══ Reading passage

Gilead Accusers Say Supreme Court Has Changed the Game on Licensing
Durie Tangri's Mark Lemley, an attorney for a would-be class of consumers and insurers, says a 2015 ruling on a Spider-Man toy established limits on royalties that drug companies are ignoring.
May 16, 2019 at 03:54 PM
5 minute read
The original version of this story was published on The Recorder
If HIV patients and their insurers can win a court ruling that leads to lower drug prices, they might have Spider-Man to thank.
Plaintiffs leveled 137 pages of spectacular—if not altogether new—allegations against Gilead Sciences Inc., Bristol-Myers Squibb Co., Japan Tobacco Inc. and Johnson & Johnson subsidiary Janssen R&D Ireland on Tuesday. They accuse the companies of inflating the price of HIV meds through collusive licensing agreements, “crippling this nation's ability to stop new HIV infections.”
Staley v. Gilead Sciences comes as political pressure is being applied on the U.S. government to “break” patent protection for Gilead's Truvada medicine, and as the House of Representatives weighs drug pricing bills. But some of the same arguments in Staley were leveled against the same parties over the same drugs and licensing agreements a few years ago in the same Northern District of California. Judge William Alsup dismissed them in AIDS Healthcare Foundation v. Gilead Sciences, ruling that under U.S. Court of Appeals for the Ninth Circuit case law Gilead had no legal duty to market its most cutting-edge antiviral as a stand-alone product.

════
══ Entries shown

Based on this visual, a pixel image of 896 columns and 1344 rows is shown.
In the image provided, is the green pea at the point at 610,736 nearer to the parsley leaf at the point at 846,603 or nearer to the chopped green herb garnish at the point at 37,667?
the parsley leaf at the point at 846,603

════
══ Entries shown

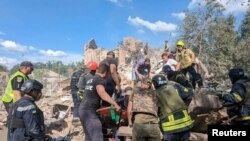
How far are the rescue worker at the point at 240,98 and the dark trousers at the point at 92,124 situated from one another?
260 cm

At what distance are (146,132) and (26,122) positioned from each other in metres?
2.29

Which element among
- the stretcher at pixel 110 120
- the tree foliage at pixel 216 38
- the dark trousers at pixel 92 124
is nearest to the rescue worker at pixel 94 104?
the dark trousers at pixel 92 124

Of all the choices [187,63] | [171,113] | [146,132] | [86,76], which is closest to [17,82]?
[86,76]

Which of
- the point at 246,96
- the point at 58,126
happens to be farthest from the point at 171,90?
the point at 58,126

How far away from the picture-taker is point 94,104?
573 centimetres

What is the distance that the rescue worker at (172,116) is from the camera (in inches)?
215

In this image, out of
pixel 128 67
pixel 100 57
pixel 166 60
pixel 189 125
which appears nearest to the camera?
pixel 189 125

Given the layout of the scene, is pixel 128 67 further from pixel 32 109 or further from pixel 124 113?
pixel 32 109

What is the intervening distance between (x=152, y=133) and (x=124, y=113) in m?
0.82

════

* Exercise: Reproduce word for word the passage of the article on the Gilead lawsuit above that begins with the words "Gilead Accusers Say" and ends with "Spider-Man to thank.".

* Exercise answer:
Gilead Accusers Say Supreme Court Has Changed the Game on Licensing
Durie Tangri's Mark Lemley, an attorney for a would-be class of consumers and insurers, says a 2015 ruling on a Spider-Man toy established limits on royalties that drug companies are ignoring.
May 16, 2019 at 03:54 PM
5 minute read
The original version of this story was published on The Recorder
If HIV patients and their insurers can win a court ruling that leads to lower drug prices, they might have Spider-Man to thank.